Now, there’s a major uncertainty in part 2. If gpt-4o in chat mode is worse than gpt-4-base in completion mode, then why? Is it the chat interface or the instruction tuning, or both? Put another way, would gpt-4-base be good at chess in a simulated chat mode? And would gpt-4o be good if we could query it in completion mode?

It’s impossible to say, because we can’t do those experiments.

Parting thoughts

  1. Isn’t it great how much of AI is now palace intrigue?

  2. It’s very likely that there are ways to coax better behavior out of gpt-4o. In truth, I barely scratched the surface here.

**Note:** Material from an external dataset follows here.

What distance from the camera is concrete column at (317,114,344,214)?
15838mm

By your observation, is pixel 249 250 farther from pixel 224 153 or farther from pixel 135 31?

  3. It’s ridiculously hard to find the optimal combination of prompts and examples and fine-tuning, etc. It’s a very large space, there are no easy abstractions to allow you to search through the space, LLMs are unpredictable and fragile, and these experiments are slow and expensive.

  4. I tried running the final recipe with gpt-4 (rather than gpt-4o), and it played poorly. I suspect the reason is that the combination of tricks I found is gpt-4o specific. Maybe gpt-4 needs a different prompt? Or more examples? Or would respond better to fine-tuning? Who knows.

  5. In many ways, this feels less like engineering and more like a search for spells.

P.S.

Thanks to the Automator for crucial guidance and boundless patience. Thanks to Daniel Gross for paying for all the electrons. Here is some good prior work on LLMs and chess:

Update (2024/11/21): Corrected one example output, in which I had previously put an illegal move. (Why am I so bad?) This only slightly improved the results, which makes the large benefits of the examples even more mysterious.

Update (2024/11/22): Updated to use a reference of 1750 Elo for gpt-3.5-turbo-instruct rather than 1800.